Brief ::
Can you edit the items below by replacing "grassy hill" with "grassy slope" and keeping everything else the same?

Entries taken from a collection
[Begin]

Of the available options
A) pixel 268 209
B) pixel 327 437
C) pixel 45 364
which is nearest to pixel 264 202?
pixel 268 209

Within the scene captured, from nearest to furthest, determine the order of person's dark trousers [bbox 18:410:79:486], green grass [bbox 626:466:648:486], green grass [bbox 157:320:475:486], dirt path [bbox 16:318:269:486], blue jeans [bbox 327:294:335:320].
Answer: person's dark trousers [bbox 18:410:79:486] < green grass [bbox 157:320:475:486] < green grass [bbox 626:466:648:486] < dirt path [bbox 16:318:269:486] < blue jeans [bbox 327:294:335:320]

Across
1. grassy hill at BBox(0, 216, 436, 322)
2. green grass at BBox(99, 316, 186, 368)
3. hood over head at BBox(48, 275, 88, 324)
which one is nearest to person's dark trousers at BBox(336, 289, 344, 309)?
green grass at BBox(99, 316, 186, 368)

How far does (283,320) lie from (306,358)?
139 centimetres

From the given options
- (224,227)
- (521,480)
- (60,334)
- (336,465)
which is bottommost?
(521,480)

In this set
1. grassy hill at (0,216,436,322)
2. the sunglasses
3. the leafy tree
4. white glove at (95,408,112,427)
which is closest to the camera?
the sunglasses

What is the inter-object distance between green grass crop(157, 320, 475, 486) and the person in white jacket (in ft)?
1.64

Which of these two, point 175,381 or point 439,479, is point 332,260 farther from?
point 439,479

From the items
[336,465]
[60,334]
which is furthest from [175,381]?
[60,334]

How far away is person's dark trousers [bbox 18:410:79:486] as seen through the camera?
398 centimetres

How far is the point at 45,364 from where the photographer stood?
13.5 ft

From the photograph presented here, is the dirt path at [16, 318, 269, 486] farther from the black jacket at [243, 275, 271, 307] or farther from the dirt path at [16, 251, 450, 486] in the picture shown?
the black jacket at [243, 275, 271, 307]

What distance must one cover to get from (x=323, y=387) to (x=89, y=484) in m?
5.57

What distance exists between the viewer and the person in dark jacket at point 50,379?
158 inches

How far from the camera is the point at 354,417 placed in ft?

[End]

Result for this exercise ::
Of the available options
A) pixel 268 209
B) pixel 327 437
C) pixel 45 364
which is nearest to pixel 264 202?
pixel 268 209

Within the scene captured, from nearest to furthest, determine the order of person's dark trousers [bbox 18:410:79:486], green grass [bbox 626:466:648:486], green grass [bbox 157:320:475:486], dirt path [bbox 16:318:269:486], blue jeans [bbox 327:294:335:320].
Answer: person's dark trousers [bbox 18:410:79:486] < green grass [bbox 157:320:475:486] < green grass [bbox 626:466:648:486] < dirt path [bbox 16:318:269:486] < blue jeans [bbox 327:294:335:320]

Across
1. grassy slope at BBox(0, 216, 436, 322)
2. green grass at BBox(99, 316, 186, 368)
3. hood over head at BBox(48, 275, 88, 324)
which one is nearest to person's dark trousers at BBox(336, 289, 344, 309)?
green grass at BBox(99, 316, 186, 368)

How far does (283,320) lie from (306,358)?
139 centimetres

From the given options
- (224,227)
- (521,480)
- (60,334)
- (336,465)
which is bottommost?
(521,480)

In this set
1. grassy slope at (0,216,436,322)
2. the sunglasses
3. the leafy tree
4. white glove at (95,408,112,427)
which is closest to the camera?
the sunglasses

What is the inter-object distance between green grass crop(157, 320, 475, 486) and the person in white jacket (in ft)?
1.64

Which of these two, point 175,381 or point 439,479, is point 332,260 farther from?
point 439,479

From the items
[336,465]
[60,334]
which is furthest from [175,381]?
[60,334]

How far away is person's dark trousers [bbox 18:410:79:486] as seen through the camera?
398 centimetres

How far is the point at 45,364 from where the photographer stood?
13.5 ft

From the photograph presented here, is the dirt path at [16, 318, 269, 486] farther from the black jacket at [243, 275, 271, 307] or farther from the dirt path at [16, 251, 450, 486] in the picture shown?
the black jacket at [243, 275, 271, 307]

What distance must one cover to get from (x=323, y=387) to (x=89, y=484) in m?
5.57

What distance exists between the viewer and the person in dark jacket at point 50,379?
158 inches

How far from the camera is the point at 354,417 placed in ft?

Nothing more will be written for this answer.